Scientists simulate successful nuclear explosion of an asteroid in the laboratory

Transparenz: Redaktionell erstellt und geprüft.
Veröffentlicht am

Scientists successfully simulated a nuclear deflection of asteroids in the laboratory to protect the Earth.

Wissenschaftler simulierten erfolgreich eine nukleare Ablenkung von Asteroiden im Labor, um die Erde zu schützen.
Scientists successfully simulated a nuclear deflection of asteroids in the laboratory to protect the Earth.

Scientists simulate successful nuclear explosion of an asteroid in the laboratory

A burst of X-rays from a nuclear explosion could be enough to protect Earth from an approaching asteroid. This emerges from the results of a first-time experiment.

The results, published September 23 in Nature Physics, show "truly stunning direct experimental evidence of how effective this technique can be," according to Dawn Graninger, a physicist at the Johns Hopkins University Applied Physics Laboratory in Laurel, Maryland. “It’s very impressive work.”

Nathan Moore, a physicist at Sandia National Laboratories in Albuquerque, New Mexico, and his team designed the experiment to simulate what might happen if a nuclear bomb was detonated near an asteroid. So far, scientists have studied the dynamics of a bomb's pressure wave, which is created by the expansion of gas and pushes against an asteroid. However, Moore and his team believe that the large amount of X-rays produced in the explosion could have a greater effect on changing an asteroid's trajectory.

The team used Sandia's enormous Z machine, which uses magnetic fields to generate high temperatures and powerful X-rays. They fired X-rays at two test asteroids that were about the size of coffee beans. “About 80 trillion watts of electricity flow through the machine for about 100 billionths of a second,” says Moore. “This intense electrical charge compresses argon gas into a very hot plasma with temperatures of millions of degrees, which creates a bubble of X-rays.”

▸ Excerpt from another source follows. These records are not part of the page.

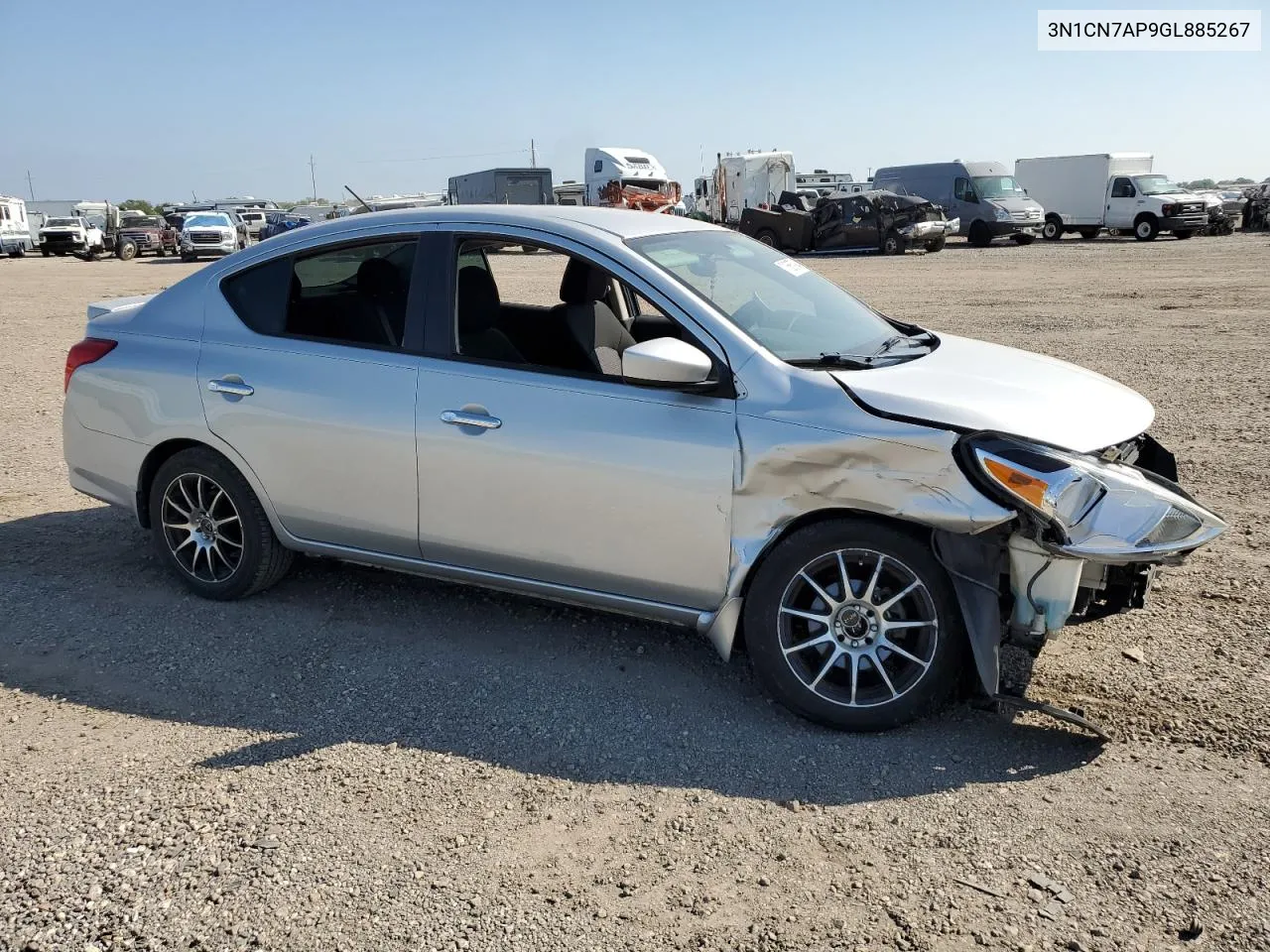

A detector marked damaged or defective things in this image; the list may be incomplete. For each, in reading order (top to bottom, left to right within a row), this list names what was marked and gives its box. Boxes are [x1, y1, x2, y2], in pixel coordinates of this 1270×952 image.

wrecked vehicle [113, 215, 178, 258]
wrecked vehicle [738, 189, 956, 254]
wrecked vehicle [64, 206, 1222, 730]
damaged silver sedan [64, 206, 1222, 730]
broken headlight [960, 434, 1222, 563]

The two test asteroids were about 12 millimeters in diameter and were made of quartz and silica gel to reflect different compositions of asteroids in the solar system. Each was suspended from a thin piece of foil in a vacuum. When the X-ray bubble hit, it cut the foil like scissors, sending the asteroids into free fall. This made it possible to observe the actual effect of the X-rays under conditions similar to the vacuum of space. “This is completely new,” says Graninger. “I’ve never heard of anything like this being done before.”

The results of the experiment, which lasted just 20 millionths of a second, showed that the quartz and silica samples accelerated to 69.5 meters per second and 70.3 meters per second before vaporizing. The cause of the acceleration was the X-rays that vaporized the surface of the asteroids, creating a thrust as the gas expanded from their surfaces.

Moore says the results show the technique could be scaled up to much larger asteroids, measuring about 4 kilometers across, to steer them away from a collision course with Earth. “We are particularly interested in the largest asteroids with a short warning time,” he says. In these cases, other approaches, such as ramming a spacecraft into an asteroid — as was done in NASA's Double Asteroid Redirection Test, or DART, in 2022 — "may not have enough energy to knock it off course."

Mary Burkey, a physicist at Lawrence Livermore National Laboratory in Livermore, California, describes the study as "one of the first major blockbuster publications trying to figure out how we on Earth can recreate a nuclear deflection of an asteroid." She highlights that other experiments are exploring the possibility, including those that use meteorite samples to more accurately simulate the composition of asteroids. “Planetary protection has a lot more time in the spotlight,” she says.

Moore hopes to conduct further experimental testing of the X-ray deflection technique to refine its effectiveness. One day there could also be a test in space, similar to the DART mission, to observe the effect on a real asteroid. “There is nothing stopping us except the will to do it,” he says.